As for the Bluefish girls, the Ben sisters, Alicia and Adalyn, set the pace for the younger girls. Alicia was 6-and-under girls PASDA MVP, placing first in both the 25 back and 25 free while Adalyn was named the 10-and-under girls MVP, winning the 25 free and 100 IM.

“They were incredible, I can’t say enough about how amazing they are,” said Schwimmer.

“Alicia was MVP in the 6-and-under and she also came in first in the 8-and-under butterfly which is crazy, amazing. She was so dedicated, she was always there, working hard. Adalyn is also an amazing swimmer. She was just always up for anything. I could put her wherever I needed her and she was just always doing her best, getting better and better.”

Another amazing swimmer for the team was Alexis Julian, who placed first in the girls 10U 25 free and second in the 25 breast.

“Alexis has been with us for a while; what was so impressive about her is that she is only nine so she will be back in the nines and 10s next year,” said Schwimmer. “She worked so hard and it showed, she was dropping time every race and getting better and better. She just kept outdoing herself.”

In the 12U girls, Charlotte Flanagan outdid herself, placing first in the 50 back and 100 IM

“Charlotte along with those other girls, that was one of our strongest groups,” said Uchrin. “I think statistically it was our largest group. We swept both relays.”

The 14U girls group was paced by Annie Flanagan and Zoe Bitterman. Flanagan was the PASDA MVP, winning both the 50 back and 50 free while Bitterman placed first in the 50 fly and the 100 IM.

“They are longtime Bluefish, committed to the program,” said Uchrin of Flanagan and Bitterman.

“Zoe has been on the team since she was six. Annie is phenomenal, she is going to be at Princeton High next year. They were a dynamic duo. Beyond them, we had a great group of 14U girls.”

The Bluefish 18U girls also did some great things. Piper Dubow was the PASDA MVP in that age group, taking first in the 50 breast and 100 IM. Sabine Ristad placed first in the 50 fly and second in the 50 back while Elena Nechay won the 50 free.

“I love the 15-and-over girls group this year; they were so excellent and they were such a great combination of both rec swimmers and club swimmers from a variety of local teams,” said Uchrin. “Piper is a longtime Bluefish swimmer; this year she stepped up and coached as well. But beyond Piper, we had so many strong swimmers in that group. You don’t always get a lot of seniors that stay involved. You see drop-off around the teenage years and it is really a testament to see so many 15-and-over girls sticking with us.”

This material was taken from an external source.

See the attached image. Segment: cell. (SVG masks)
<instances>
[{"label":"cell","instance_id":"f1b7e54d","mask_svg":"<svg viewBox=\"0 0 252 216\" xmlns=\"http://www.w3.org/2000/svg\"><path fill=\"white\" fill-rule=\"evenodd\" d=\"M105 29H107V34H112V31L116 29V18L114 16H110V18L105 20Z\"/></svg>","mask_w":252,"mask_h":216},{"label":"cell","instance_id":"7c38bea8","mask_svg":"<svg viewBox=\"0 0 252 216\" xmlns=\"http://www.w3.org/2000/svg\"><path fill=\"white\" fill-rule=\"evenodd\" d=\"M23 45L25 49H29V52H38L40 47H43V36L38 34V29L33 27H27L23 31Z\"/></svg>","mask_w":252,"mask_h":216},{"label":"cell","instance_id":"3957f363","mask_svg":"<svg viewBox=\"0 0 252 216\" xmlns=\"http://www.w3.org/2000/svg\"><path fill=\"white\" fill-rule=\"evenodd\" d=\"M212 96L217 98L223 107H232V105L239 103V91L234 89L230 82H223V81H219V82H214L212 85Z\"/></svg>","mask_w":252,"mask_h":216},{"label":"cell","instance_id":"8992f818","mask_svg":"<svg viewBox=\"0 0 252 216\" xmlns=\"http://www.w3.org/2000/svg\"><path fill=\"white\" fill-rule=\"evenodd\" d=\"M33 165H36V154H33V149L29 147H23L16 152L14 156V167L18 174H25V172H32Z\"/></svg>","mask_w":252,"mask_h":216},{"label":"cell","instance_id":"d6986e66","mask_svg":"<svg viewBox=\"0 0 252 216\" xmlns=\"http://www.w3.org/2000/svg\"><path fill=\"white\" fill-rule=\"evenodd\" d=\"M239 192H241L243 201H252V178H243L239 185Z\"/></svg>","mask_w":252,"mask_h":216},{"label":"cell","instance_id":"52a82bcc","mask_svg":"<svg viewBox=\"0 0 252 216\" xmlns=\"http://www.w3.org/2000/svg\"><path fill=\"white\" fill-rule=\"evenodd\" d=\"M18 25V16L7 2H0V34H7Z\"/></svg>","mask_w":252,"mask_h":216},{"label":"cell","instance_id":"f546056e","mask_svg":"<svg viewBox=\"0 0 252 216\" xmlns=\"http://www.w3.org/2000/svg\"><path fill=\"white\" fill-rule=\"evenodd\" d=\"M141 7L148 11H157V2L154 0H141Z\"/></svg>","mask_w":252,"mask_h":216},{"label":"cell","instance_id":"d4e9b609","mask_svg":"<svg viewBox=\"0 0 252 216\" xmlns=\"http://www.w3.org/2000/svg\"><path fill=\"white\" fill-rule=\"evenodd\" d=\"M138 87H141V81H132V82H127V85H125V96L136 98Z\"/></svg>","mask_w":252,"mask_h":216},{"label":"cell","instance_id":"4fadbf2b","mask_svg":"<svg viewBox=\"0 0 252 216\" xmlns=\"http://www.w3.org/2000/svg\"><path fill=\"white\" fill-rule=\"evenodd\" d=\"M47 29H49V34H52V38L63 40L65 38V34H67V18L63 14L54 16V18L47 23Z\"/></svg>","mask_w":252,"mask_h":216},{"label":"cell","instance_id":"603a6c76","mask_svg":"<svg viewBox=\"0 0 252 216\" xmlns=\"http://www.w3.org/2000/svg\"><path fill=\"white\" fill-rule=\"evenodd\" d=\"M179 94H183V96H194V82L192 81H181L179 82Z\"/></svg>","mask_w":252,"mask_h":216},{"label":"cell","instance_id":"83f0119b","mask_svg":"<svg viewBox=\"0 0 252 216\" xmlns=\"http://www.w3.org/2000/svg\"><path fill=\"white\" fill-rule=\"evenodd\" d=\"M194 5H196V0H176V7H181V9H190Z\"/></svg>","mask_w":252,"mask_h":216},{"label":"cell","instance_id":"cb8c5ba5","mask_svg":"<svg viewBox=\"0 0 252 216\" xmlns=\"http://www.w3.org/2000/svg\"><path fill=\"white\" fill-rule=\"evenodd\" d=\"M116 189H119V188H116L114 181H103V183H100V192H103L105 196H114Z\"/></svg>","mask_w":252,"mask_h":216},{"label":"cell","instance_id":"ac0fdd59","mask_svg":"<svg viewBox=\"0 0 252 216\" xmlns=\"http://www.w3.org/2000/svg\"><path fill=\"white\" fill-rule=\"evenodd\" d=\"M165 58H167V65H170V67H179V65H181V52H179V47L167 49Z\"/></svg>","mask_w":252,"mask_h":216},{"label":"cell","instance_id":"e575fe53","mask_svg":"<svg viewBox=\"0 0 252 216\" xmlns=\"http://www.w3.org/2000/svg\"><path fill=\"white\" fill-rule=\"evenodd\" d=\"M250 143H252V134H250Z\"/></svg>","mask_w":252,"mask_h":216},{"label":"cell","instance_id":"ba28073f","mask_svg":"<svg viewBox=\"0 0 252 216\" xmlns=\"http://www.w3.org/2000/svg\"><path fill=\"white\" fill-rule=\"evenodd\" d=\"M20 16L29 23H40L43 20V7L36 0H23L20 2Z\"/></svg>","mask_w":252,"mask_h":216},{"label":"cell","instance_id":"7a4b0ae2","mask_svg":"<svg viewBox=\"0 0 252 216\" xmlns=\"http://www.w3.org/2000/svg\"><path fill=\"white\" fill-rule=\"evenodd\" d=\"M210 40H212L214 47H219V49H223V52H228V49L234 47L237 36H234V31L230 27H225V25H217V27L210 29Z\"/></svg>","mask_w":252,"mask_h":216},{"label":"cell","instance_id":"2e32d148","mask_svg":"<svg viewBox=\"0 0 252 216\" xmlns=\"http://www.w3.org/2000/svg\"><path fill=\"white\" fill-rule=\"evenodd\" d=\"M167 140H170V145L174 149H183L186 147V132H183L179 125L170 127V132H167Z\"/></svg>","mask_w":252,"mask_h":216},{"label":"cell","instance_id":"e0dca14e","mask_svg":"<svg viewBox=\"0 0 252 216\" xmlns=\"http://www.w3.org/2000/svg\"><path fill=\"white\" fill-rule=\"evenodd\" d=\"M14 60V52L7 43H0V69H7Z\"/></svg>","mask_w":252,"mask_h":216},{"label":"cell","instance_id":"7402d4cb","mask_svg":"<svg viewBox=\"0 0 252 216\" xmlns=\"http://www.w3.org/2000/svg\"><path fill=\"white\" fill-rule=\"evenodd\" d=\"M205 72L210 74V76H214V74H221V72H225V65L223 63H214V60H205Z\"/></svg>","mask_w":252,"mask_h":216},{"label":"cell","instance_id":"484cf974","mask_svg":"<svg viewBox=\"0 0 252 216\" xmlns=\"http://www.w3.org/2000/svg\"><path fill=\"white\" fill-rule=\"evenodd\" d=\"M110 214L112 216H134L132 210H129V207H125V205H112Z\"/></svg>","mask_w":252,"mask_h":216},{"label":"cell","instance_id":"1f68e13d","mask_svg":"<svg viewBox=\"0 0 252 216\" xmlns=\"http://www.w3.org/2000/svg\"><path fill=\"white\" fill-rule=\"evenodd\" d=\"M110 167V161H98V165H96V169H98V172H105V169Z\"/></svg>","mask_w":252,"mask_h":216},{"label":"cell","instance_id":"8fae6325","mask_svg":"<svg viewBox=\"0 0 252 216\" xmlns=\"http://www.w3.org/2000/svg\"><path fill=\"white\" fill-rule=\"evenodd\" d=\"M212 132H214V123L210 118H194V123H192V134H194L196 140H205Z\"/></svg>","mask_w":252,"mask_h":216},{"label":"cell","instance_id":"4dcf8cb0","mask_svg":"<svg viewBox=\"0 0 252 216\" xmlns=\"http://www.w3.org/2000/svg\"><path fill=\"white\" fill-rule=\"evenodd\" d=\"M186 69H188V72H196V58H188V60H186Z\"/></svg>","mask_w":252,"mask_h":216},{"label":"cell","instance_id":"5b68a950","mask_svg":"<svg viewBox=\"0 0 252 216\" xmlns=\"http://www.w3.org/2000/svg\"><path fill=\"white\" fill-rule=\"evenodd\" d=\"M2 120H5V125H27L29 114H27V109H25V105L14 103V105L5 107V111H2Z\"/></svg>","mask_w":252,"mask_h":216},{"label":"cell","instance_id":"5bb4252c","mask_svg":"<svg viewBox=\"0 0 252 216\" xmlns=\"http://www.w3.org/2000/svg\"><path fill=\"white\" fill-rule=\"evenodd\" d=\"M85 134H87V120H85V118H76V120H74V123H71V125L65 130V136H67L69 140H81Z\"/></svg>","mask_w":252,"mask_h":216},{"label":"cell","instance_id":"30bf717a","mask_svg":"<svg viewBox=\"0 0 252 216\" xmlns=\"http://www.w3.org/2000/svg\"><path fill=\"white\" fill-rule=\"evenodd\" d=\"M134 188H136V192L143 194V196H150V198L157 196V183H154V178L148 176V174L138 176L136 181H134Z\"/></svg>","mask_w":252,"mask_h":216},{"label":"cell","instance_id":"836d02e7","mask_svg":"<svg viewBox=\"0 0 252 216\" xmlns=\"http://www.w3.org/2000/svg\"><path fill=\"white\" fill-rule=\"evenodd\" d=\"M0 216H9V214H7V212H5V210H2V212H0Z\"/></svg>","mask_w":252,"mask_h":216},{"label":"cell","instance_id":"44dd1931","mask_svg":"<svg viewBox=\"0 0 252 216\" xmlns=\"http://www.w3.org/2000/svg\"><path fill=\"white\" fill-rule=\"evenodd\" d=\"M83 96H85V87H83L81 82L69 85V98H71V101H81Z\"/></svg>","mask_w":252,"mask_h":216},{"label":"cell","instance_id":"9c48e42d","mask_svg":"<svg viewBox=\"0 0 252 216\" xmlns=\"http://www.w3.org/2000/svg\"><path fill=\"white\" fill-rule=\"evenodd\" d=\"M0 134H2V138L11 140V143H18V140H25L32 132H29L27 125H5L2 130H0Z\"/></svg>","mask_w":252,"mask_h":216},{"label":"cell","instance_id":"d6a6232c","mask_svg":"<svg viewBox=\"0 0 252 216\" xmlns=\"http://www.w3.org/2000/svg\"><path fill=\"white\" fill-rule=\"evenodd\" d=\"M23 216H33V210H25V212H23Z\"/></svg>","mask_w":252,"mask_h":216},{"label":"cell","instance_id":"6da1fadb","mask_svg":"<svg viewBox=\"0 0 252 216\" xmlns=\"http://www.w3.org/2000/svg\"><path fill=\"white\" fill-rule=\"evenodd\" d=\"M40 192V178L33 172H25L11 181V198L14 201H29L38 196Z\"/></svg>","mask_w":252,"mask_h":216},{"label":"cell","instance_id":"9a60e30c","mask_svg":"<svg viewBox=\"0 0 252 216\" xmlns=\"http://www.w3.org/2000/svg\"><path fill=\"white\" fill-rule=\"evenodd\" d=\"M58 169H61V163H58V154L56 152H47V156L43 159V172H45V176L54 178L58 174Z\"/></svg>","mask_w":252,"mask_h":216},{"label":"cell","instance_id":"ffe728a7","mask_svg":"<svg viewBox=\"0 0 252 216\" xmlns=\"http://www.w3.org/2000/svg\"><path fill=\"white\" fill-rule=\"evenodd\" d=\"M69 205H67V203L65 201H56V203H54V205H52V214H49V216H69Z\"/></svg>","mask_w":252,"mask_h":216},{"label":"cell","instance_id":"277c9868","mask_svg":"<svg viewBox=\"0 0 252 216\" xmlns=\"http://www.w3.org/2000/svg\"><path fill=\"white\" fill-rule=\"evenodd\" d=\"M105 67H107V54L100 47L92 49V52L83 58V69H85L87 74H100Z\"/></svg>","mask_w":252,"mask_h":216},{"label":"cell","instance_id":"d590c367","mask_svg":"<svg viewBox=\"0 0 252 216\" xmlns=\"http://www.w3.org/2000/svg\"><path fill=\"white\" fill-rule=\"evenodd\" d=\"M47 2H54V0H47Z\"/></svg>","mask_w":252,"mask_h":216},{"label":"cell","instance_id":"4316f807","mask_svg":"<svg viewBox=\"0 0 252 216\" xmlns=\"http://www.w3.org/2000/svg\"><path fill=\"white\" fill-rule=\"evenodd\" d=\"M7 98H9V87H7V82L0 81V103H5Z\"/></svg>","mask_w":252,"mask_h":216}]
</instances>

The sense of community engendered by the Bluefish has led the thousands of swimmers to stick with the program over the years.

“Summer in Princeton is Bluefish; you do barbecues and trips to the beach and then you go to a Bluefish meet,” said Uchrin. “We didn’t turn anyone away. Everyone who wanted to swim was able to come and swim. We were able to get a great sense of teamwork and a great sense of the energy in the community that we have built here. It speaks to our role in the community and the support we get from the community. It is so great.”

Schwimmer, for her part, believes that the supportive atmosphere around the team has resulted in many developing a lifelong pursuit.

“I just love how Bluefish is a place for kids to get excited about swimming and really fall in love with the sport,” said Schwimmer. “It is not as intense or competitive as club swimming. It is that perfect entry point to get as many people in the community involved as possible. You see kids go from not being able to swim or not really knowing how to race to just loving it. They can’t wait for next summer.”